Now many home improvements can be a DYI project, but wiring a 240V-50A line is NOT one of those things.
The HELL it's not. I did the wiring on my home improvement - including upgrading the drop to 200A service - and (unlike my uncle) I'm not a licensed electrician or electrical contractor.
Here's the drill:
- Read up on the subject. Use several sources. One should be the electrical code itself.
- Do some initial planning, then talk to your local code inspectors BEFORE you TAKE OUT THE building permit and start the project, and adjust the plans accordingly.
- Do it WITH a building permit and inspections. (The fee for the permit pays for the inspectors!)
- Try to get it right, or as right as possible, the first time. Inspectors don't like to find a bunch of problems to be repaired. (It makes them worry that there are more they might have missed.) Fix whatever they spot, don't argue about it. Answer all their questions and be helpful.
- DON'T use aluminum wire, EVER! Use copper and pay the extra price. (Getting aluminum wiring right is hard, requires special tools, and you can't really tell if you goofed. If you get it wrong, it wil burn you down in a year or a decade.)
- When the code offers you options, go for the better approach, rather than the corner-cutting way.

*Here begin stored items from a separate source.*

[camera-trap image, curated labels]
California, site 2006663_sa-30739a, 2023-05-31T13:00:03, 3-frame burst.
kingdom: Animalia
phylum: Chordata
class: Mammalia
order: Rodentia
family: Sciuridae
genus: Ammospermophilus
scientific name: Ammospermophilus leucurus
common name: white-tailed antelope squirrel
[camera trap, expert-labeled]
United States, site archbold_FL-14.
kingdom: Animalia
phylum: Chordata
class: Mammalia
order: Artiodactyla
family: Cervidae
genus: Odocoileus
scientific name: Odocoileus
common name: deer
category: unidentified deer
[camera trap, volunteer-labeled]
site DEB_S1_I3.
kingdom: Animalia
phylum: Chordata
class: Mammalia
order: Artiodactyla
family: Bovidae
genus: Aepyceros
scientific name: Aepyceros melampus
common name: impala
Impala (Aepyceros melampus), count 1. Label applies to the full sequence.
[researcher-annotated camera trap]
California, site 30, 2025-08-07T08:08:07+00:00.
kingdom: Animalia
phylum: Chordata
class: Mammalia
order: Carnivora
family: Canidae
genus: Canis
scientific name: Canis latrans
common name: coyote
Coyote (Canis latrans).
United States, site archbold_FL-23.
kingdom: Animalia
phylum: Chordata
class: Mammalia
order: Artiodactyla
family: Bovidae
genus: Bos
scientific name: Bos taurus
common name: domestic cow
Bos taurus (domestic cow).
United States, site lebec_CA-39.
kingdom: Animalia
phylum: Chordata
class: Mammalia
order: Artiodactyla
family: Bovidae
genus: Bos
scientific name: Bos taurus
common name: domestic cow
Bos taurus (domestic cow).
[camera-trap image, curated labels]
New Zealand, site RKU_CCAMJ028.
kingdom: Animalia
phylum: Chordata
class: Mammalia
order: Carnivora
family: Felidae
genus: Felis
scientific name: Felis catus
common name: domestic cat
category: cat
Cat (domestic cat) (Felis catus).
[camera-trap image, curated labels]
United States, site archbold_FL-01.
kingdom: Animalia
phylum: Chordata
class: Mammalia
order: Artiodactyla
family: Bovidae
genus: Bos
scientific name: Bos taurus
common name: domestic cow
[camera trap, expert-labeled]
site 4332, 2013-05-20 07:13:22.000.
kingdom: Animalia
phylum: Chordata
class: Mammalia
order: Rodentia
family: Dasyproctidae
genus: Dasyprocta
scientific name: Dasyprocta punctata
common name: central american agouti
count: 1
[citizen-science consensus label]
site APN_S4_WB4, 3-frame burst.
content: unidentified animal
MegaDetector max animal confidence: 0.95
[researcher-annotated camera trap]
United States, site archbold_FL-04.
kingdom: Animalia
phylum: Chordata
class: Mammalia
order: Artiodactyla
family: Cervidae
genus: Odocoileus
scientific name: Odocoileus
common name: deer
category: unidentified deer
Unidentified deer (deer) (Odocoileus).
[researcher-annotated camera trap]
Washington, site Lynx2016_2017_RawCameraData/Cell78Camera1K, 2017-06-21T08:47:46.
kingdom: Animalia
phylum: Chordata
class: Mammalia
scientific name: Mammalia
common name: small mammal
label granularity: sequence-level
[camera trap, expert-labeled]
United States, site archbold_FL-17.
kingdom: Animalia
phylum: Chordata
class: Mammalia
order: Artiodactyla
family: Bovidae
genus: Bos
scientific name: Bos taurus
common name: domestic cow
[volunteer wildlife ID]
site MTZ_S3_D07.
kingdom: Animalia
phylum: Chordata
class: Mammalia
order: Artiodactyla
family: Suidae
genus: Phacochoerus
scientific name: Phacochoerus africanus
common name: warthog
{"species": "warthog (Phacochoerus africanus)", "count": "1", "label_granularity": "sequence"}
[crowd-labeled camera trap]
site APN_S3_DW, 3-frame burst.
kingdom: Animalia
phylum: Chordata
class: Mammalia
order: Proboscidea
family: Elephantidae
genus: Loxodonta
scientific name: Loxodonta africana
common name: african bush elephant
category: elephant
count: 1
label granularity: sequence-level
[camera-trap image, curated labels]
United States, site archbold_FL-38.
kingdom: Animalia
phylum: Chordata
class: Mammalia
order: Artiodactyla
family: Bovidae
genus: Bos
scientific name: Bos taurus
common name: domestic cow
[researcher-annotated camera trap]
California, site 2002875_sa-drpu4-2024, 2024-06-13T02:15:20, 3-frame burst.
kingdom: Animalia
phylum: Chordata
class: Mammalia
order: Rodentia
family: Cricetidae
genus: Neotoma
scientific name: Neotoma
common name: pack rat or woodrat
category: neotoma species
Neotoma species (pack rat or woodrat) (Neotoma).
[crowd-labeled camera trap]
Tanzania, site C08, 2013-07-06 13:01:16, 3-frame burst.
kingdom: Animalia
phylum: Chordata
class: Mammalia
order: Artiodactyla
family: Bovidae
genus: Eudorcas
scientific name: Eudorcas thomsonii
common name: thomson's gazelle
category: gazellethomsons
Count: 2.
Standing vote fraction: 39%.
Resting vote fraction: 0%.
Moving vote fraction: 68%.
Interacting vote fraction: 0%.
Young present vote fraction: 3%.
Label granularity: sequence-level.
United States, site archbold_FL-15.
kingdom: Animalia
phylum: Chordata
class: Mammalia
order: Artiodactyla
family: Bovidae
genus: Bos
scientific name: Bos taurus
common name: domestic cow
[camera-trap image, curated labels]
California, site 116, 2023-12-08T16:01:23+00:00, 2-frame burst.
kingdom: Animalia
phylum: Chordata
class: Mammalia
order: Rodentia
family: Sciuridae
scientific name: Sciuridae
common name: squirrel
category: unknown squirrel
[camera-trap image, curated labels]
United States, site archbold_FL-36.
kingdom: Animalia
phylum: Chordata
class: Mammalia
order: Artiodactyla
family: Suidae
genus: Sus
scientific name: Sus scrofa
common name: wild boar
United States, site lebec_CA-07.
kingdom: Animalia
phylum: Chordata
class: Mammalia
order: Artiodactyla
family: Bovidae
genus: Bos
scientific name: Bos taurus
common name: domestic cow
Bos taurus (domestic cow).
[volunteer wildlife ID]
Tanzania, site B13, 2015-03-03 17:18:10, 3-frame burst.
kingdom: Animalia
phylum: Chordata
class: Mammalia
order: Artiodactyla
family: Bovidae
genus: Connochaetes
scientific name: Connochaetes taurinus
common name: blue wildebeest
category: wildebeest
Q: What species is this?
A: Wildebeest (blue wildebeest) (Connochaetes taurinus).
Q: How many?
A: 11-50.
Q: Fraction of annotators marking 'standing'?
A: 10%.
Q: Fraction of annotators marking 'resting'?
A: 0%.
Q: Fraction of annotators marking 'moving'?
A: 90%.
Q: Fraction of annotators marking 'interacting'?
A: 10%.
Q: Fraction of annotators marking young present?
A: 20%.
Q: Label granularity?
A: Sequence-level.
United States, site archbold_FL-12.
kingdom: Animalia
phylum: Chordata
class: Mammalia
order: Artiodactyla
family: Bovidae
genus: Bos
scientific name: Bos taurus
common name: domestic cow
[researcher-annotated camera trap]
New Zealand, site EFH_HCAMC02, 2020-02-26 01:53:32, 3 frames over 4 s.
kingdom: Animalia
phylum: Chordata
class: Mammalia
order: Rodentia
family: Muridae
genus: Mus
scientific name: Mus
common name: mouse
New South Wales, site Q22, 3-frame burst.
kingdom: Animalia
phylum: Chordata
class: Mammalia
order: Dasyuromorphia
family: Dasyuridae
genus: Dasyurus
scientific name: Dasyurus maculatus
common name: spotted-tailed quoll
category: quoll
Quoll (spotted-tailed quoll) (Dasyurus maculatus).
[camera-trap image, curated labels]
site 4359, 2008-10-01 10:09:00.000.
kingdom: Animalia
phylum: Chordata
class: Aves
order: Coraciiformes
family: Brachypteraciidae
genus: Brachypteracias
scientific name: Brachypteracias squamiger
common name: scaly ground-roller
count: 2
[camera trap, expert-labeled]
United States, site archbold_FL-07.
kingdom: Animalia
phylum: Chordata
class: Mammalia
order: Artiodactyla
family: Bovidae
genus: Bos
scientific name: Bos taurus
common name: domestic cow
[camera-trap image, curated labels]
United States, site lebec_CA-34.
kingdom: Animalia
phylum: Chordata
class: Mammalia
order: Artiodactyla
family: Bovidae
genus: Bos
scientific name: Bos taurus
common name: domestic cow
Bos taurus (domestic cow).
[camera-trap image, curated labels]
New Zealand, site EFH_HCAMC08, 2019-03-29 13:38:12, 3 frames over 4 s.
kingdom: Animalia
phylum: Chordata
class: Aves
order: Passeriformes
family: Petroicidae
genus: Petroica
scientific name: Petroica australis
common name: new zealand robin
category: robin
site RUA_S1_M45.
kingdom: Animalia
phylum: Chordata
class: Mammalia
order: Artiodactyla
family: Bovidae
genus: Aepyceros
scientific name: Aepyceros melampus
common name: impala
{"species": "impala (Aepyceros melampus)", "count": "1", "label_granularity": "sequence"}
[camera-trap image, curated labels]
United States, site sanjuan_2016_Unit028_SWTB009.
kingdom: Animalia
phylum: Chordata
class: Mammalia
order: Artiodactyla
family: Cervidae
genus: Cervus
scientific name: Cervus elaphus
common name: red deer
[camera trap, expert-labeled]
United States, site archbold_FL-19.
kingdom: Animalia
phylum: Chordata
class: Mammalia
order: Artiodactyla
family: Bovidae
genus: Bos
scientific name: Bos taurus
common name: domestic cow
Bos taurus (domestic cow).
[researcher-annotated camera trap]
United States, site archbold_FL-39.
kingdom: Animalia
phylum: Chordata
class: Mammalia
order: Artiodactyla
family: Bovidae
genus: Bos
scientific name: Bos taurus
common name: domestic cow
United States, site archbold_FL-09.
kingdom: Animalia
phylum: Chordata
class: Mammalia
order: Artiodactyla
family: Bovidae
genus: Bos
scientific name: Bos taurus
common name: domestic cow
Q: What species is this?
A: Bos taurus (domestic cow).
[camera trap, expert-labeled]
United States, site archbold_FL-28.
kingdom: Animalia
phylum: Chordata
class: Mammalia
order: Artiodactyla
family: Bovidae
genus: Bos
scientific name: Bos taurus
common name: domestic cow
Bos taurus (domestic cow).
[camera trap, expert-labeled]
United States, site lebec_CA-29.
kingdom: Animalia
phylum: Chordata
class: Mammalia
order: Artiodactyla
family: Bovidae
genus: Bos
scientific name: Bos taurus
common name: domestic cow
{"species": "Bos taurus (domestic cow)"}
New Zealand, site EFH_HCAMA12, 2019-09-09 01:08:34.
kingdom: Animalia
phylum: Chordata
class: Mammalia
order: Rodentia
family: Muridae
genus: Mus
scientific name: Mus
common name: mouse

- Look for the UL label (or your country's equivalent) - on EVERYTHING you use.
Things to remember about the electrical code:
- The national code is a model. Some cities adopt it verbatim, some with changes, a few roll their own. But the REAL code is the way your inspector interprets it.
- Be nice and helpful with the inspector. Don't argue. (Feel free to ask what you misunderstood about the code, what you're doing wrong, what the purpose of some fine point is. But don't take TOO much of his time.) He has the authority to shut down your project. Respect that.
- If you DON'T do it to code, and with a permit and inspections in locations that require it (almost all of 'em), and your house then burns down (even if your work didn't start the fire), your fire insurance can pay you nothing (and keep all the premiums you paid over the years, too.)